Well, I am moving in with his cousin. They aren't very close, but all families talk, so I know it will get around to him. His cousin (my roommate) said she wouldn't mention anything. But I can tell she is snooty and likes to gossip- just like her family. So I have a feeling I am in over my head with this. I guess I am just so worried because I feel like my ex and I will never be able to move on. I broke his heart, I mean he thought I was "the one". There is so much I like about him and so much I don't. I STILL struggle with it. Sometimes I think, am I sure about this? Did I do the right thing? And I really wonder if I will ever find someone. I wonder if I will find someone who will love me as much. Who I can be close with. I feel like I have no one, because I made him my everything which was a bad idea. I never even fell in love, I hate it. I feel like I basically killed him, which I did. I filled his head up with lies and played so many games and then just dumped him.

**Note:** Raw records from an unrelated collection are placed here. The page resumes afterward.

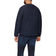 s.Oliver Crewneck Knitted Sweater - Navy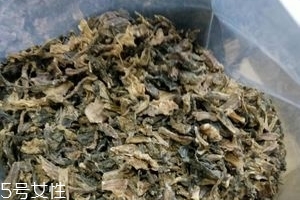 梅干菜會不會傷胃？適量吃不傷胃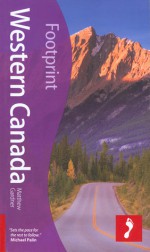 Western Canada, 3rd: Tread Your Own Path - Matthew Gardner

Well the bad part is that it seems like we are still gonna be involved in each others lives, when I don't really want to be. Because I have to hear about him and what is going on with him. And I am sure it will get back to him what I am doing and what is going on with me. I really want to be friends with him someday, but I want him and I to be completely moved on, and I have a feeling that will take a while. So...what do you suggest I do to make things go smoother? My thoughts are to just not reveal very much about his and my relationship, or to talk about my dating life with her. I have a problem with opening up too much about stuff, so this will be hard!!! Since I feel like I have no one, I pretty much talk to anybody that will help :(. Bad I know, that is how I was with my ex, I think I was co-dependent in a way.

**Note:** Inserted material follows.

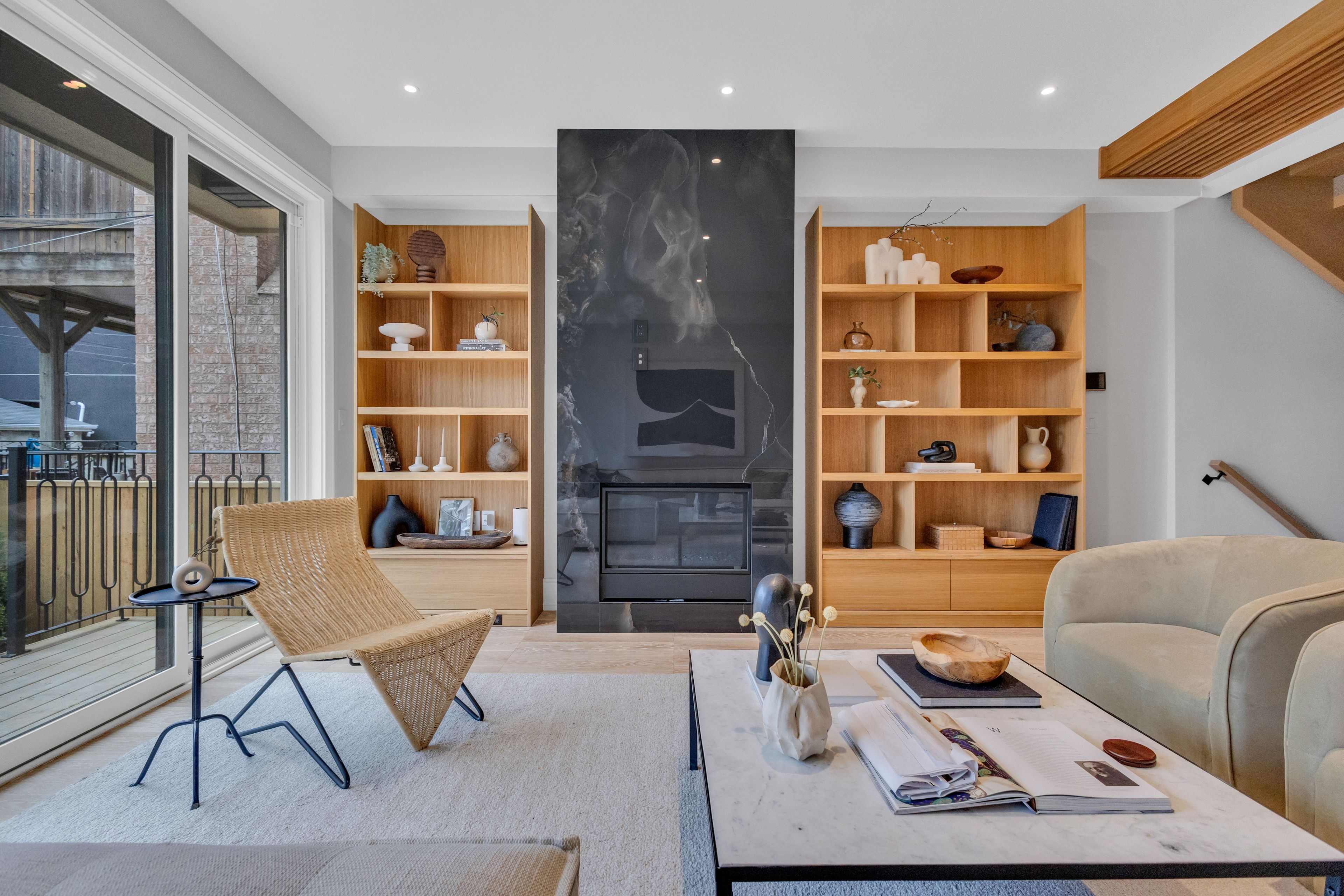444 Roxton Road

I just have these fears that he will never move on...I was his first love so I guess I don't expect him too, but I just HATE knowing I broke his heart, it is seriously the worst! I don't know why it bothers me so much but it DOES! And I fear that I will never find anyone, and that more bad things will just keep happening and that I will go back to him and it will just get worse! But at times, I feel like I do want to go back to him...this is just so hard :(
So any suggestions or advice please! And oh, I pretty much have to move in with her now, I've moved everything over there already :(

Ok, honestly you do not need to move in with her. I understand that you've already moved most of your stuff to her place, but you need to stop and rethink this.

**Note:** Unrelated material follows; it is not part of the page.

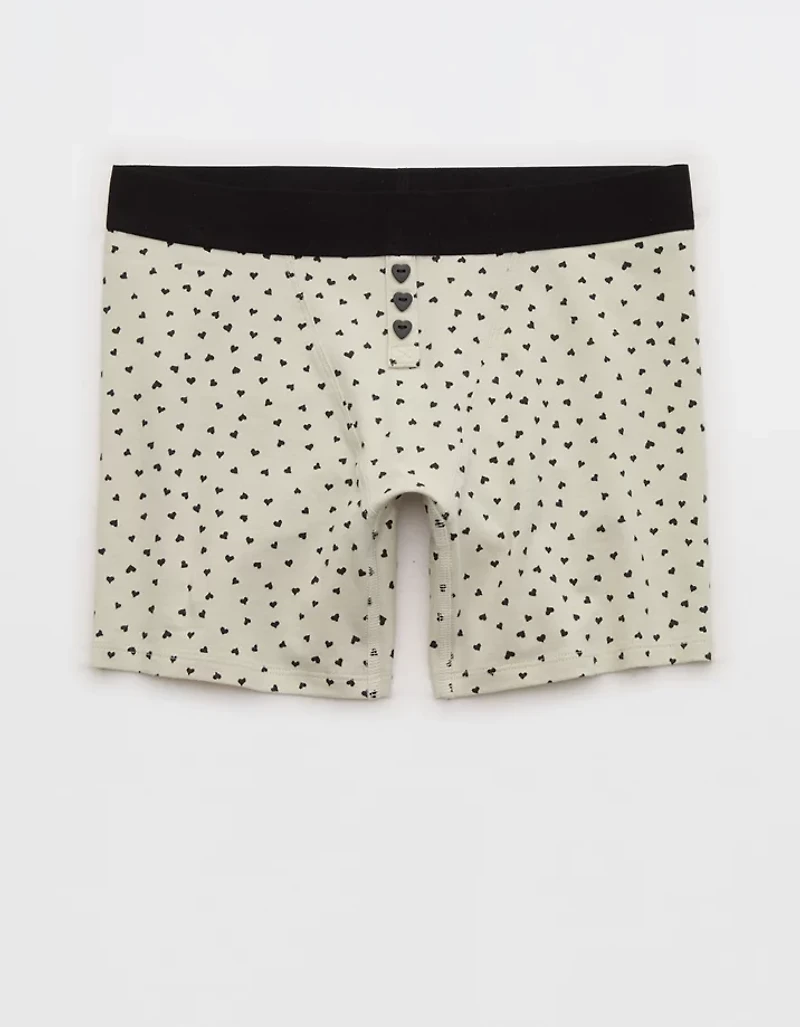 Superchill Cotton Boyshort Underwear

You say you want him to be able to move on, well how is he going to be able to do that if you are living with his cousin and everything that you are doing is going to get back to him?
My honest advice is to find somewhere else to live.
~Amber~
I agree with Amber...try to find another roommate or find a place on your own.
And don't beat yourself up for breaking his heart...learn from your past mistakes and do it differently next time. And if you had doubts about being with him, then breaking up with him was the right thing to do. (If I may quote the book I'm reading now:) The longer you stay stuck in a dead-end relationship, the less time you get on this planet to experience a great one. Same goes for him!
Hello,
I think the only answer here is NOT to move in with his cousin.
~l
http://www.fertilityfriend.com/home/bec74
I don't understand why Precious began a new thread declaring she was moving in with is cousin, especially since she declares she doesn't love him, broke his heart and feels bad about breaking his heart.
If you truly care that you broke his heart, then don't torture the guy by moving in with his cousin.
I agree with everyone else. Precious should find other accomodations and get on with her life, and allow him to get along with his life.
Agreed Danelady2006!
dont move in and get on with your life. If he is so devasted, why make it worse??? Let him move on. It seems mean.
~L
http://www.fertilityfriend.com/home/bec74
Hello,
I know it was a tough decision but you will see the relief you will have moving some where else maybe with another roommate. I think you are right that you would think about him even if you do not have feelings for him anymore and he will feel bad too.